The Chinese People’s Liberation Army (PLA) has been conducting intensive military exercises of multiple dimensions, including high altitude tank and anti-tank drills in Southwest China’s Tibet Autonomous Region. According to Global Times, Type 15 Light Tanks have recently practiced engagement of targets “several kilometers away” and worked with ATGM vehicles that were used to destroy armored vehicles. These tanks belong to the Xizang (Tibet) military distric. The Type 15 lightweight tanks attached to the PLA Tibet Military Command recently joined a comprehensive live-fire drill in the Qinghai-Tibet Plateau at an elevation of more than 4,700 meters.
The Type 15 tank is designed to fulfill the requirement from the Chinese Army for a lighter, mobile modern tank that can effectively operate in highland/plateau, forest-rich and water-heavy regions where the heavier Type 99 tanks have difficulties traversing. Sightings of Type 15 were reported by Chinese citizens, but its existence was formally confirmed by the Chinese Ministry of Defense in December 2018. The tank was confirmed to be in service by 2018 and was showcased in the 70th National Day parade on October 1, 2019. During the China-India border dispute along the Line of Actual Control (LAC) in June 2020, Type 15 tanks were reportedly deployed in the Tibetan Plateau.
The Type 15 light tank also known as ZTQ-15, is a Chinese third generation light tank operated by the People’s Liberation Army Ground Force.
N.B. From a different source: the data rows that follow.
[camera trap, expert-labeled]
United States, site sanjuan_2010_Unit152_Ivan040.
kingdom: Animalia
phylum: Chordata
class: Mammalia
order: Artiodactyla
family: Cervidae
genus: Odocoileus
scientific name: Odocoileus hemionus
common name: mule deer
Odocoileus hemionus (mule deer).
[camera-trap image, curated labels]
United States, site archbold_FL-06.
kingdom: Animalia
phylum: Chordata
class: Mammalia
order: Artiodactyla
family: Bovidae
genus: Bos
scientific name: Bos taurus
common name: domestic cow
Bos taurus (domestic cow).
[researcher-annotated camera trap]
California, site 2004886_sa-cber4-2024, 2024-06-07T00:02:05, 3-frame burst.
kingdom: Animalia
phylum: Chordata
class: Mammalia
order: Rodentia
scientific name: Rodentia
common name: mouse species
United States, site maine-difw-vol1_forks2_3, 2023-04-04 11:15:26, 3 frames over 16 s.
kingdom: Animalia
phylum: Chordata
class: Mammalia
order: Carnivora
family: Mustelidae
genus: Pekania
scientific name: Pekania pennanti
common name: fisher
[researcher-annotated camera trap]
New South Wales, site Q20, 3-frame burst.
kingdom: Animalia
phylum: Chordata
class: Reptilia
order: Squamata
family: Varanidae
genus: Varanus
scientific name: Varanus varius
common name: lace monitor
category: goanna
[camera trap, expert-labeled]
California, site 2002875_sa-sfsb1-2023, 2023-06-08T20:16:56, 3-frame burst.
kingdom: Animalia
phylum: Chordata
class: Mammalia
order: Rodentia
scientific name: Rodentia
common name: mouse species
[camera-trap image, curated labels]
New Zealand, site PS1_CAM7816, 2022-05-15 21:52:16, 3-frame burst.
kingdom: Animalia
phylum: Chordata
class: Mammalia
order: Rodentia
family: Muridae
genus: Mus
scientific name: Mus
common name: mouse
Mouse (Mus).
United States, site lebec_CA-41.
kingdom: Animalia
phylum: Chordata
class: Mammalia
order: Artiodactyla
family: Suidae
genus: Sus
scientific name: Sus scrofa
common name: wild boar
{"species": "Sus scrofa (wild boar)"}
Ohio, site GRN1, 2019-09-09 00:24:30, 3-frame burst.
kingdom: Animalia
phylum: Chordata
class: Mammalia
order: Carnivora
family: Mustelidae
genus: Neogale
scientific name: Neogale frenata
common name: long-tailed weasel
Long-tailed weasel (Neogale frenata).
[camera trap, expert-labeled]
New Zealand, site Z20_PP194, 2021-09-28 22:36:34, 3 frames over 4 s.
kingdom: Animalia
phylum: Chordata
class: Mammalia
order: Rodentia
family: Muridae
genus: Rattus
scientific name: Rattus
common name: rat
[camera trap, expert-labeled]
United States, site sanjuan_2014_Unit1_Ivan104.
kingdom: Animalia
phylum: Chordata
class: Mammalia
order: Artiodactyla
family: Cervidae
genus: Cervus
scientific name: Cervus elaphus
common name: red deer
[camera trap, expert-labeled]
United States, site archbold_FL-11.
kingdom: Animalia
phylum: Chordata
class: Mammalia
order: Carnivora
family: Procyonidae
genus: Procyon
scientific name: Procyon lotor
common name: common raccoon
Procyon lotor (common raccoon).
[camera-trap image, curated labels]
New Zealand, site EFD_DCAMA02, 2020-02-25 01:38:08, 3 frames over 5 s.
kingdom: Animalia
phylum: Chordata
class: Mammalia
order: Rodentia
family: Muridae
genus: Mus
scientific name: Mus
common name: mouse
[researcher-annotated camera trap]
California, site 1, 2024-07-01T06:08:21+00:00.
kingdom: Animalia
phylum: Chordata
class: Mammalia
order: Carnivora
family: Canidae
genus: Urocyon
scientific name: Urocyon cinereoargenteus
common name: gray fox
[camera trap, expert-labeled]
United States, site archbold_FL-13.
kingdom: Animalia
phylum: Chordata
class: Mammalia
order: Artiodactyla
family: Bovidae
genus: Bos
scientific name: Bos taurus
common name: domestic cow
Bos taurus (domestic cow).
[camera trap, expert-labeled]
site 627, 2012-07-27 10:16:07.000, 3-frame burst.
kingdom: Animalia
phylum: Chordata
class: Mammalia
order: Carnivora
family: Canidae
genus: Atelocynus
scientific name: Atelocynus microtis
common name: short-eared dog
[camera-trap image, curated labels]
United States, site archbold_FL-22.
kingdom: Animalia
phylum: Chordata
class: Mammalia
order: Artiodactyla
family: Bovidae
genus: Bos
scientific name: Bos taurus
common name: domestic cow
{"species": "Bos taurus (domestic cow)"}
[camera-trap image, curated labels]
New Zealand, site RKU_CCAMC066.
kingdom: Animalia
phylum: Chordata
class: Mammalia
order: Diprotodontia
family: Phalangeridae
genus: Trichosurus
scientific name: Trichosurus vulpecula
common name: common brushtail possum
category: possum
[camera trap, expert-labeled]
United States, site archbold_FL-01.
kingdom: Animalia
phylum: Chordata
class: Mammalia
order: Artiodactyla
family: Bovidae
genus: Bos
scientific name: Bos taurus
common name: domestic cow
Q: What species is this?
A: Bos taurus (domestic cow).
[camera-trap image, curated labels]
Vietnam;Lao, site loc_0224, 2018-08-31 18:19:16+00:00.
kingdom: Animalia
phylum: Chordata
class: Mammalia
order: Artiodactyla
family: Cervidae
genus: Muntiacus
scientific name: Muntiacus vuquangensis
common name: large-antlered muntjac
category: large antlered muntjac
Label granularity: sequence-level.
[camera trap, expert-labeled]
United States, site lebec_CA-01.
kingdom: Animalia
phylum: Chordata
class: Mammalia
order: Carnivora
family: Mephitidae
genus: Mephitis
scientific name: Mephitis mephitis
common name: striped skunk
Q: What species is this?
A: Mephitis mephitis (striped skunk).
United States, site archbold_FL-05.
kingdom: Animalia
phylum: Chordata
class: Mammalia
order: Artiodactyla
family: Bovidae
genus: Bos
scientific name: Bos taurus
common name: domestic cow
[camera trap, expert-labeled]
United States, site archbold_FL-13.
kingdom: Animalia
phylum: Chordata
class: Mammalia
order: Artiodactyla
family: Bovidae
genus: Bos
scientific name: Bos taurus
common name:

The vehicle is a replacement for the antiquated Type 62 light tank introduced in 1963. The Type 15 tank is equipped with chemical, biological, radiological and nuclear (CBRN) protection, an autoloader mechanism with ammunition stored in the turret bustle, air conditioning system, command and control equipment, commander’s panoramic sight, gunner’s thermal imaging sight, laser rangefinder, advanced ballistic computer, a tactical command system and a navigation system that includes inertial navigation system (INS) and satellite communications.
Type 15 uses a new 105mm rifled gun, which is superior to the Type 94 105mm guns fitted on Type 88 and Type 59 tanks. The Type 15 can hold 38 rounds of 105mm shells and is capable of effectively penetrating the armor of most main battle tanks in use by various South and Southwestern Asian countries when launching armor-piercing shells. It can also fire new advanced tungsten alloy armor-piercing fin-stabilized discarding sabots (APFSDS) capable of penetrating 500 mm (20 in) of armored steel at 2,000 metres (1.2 mi). The second armament of the VT5 includes one remotely operated weapon station mounted on the roof of the turret which is armed with a 12.7mm machine gun and one 40mm automatic grenade launcher.